Dataset entries>
====================

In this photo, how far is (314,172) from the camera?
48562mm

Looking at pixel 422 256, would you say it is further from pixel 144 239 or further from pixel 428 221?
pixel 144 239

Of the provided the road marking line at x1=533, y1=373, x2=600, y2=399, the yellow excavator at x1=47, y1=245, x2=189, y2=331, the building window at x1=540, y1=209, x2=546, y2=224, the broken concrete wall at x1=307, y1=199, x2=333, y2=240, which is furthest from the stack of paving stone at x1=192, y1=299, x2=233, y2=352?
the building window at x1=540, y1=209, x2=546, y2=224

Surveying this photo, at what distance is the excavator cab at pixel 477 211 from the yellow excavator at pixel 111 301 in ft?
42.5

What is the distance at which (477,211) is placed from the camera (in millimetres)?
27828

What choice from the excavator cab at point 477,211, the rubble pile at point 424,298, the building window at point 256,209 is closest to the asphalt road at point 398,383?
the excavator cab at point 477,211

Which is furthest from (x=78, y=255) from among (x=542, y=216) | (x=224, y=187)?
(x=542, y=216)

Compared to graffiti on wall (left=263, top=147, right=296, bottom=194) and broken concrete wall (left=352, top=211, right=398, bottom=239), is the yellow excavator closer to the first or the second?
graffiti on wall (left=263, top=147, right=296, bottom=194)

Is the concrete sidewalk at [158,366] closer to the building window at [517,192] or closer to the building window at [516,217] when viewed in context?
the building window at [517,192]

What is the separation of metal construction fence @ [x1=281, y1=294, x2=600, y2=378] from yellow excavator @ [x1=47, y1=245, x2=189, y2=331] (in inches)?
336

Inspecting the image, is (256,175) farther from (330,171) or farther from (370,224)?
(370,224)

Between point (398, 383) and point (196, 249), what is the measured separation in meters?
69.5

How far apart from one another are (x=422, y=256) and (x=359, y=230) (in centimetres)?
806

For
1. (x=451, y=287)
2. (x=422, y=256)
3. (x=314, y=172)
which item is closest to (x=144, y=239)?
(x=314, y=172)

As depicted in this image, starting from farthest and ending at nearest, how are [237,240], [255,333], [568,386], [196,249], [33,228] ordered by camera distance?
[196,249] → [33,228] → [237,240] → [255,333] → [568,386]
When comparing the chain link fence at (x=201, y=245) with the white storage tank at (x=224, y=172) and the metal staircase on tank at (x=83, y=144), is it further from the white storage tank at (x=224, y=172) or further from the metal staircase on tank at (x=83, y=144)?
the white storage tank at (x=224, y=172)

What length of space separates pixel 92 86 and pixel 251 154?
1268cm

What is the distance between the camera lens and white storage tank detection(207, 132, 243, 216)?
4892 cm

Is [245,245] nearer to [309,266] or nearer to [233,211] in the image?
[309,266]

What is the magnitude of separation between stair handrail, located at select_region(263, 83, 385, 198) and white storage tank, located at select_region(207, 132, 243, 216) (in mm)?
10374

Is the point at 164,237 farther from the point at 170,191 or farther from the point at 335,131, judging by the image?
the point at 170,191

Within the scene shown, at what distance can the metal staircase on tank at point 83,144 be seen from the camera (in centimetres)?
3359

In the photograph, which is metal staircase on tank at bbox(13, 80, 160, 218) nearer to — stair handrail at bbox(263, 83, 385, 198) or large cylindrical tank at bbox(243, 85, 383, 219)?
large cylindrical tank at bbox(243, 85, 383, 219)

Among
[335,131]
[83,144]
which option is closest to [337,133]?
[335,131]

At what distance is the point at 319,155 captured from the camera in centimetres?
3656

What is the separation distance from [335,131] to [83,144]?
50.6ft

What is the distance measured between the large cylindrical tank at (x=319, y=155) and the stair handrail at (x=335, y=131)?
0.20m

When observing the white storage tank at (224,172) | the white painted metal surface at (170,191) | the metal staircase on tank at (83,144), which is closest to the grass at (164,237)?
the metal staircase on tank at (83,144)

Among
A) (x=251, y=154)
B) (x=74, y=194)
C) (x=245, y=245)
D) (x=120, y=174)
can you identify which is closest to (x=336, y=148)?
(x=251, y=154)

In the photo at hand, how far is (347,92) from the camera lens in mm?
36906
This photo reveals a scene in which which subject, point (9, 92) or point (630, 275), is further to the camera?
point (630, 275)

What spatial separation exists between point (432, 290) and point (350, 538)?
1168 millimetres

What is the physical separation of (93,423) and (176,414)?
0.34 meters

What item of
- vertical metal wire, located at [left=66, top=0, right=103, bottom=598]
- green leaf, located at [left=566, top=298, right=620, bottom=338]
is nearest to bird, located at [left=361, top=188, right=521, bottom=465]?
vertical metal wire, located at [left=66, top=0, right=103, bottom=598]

====================

TASK PROMPT> Extract every line from the one containing "What is the distance measured" through the last line of the data, inclusive, exactly as written.

SOLUTION FOR THIS TASK>
What is the distance measured between the large cylindrical tank at (x=319, y=155) and the stair handrail at (x=335, y=131)?
0.20m

When observing the white storage tank at (224,172) | the white painted metal surface at (170,191) | the metal staircase on tank at (83,144), which is closest to the grass at (164,237)?
the metal staircase on tank at (83,144)

Among
A) (x=251, y=154)
B) (x=74, y=194)
C) (x=245, y=245)
D) (x=120, y=174)
can you identify which is closest to (x=336, y=148)?
(x=251, y=154)

In the photo at hand, how far is (347,92) from the camera lens in mm?
36906
This photo reveals a scene in which which subject, point (9, 92) or point (630, 275), is further to the camera?
point (630, 275)

What spatial separation exists between point (432, 290) and point (350, 538)?
1168 millimetres

What is the physical separation of (93,423) and (176,414)?
0.34 meters

What item of
- vertical metal wire, located at [left=66, top=0, right=103, bottom=598]
- green leaf, located at [left=566, top=298, right=620, bottom=338]
is nearest to bird, located at [left=361, top=188, right=521, bottom=465]?
vertical metal wire, located at [left=66, top=0, right=103, bottom=598]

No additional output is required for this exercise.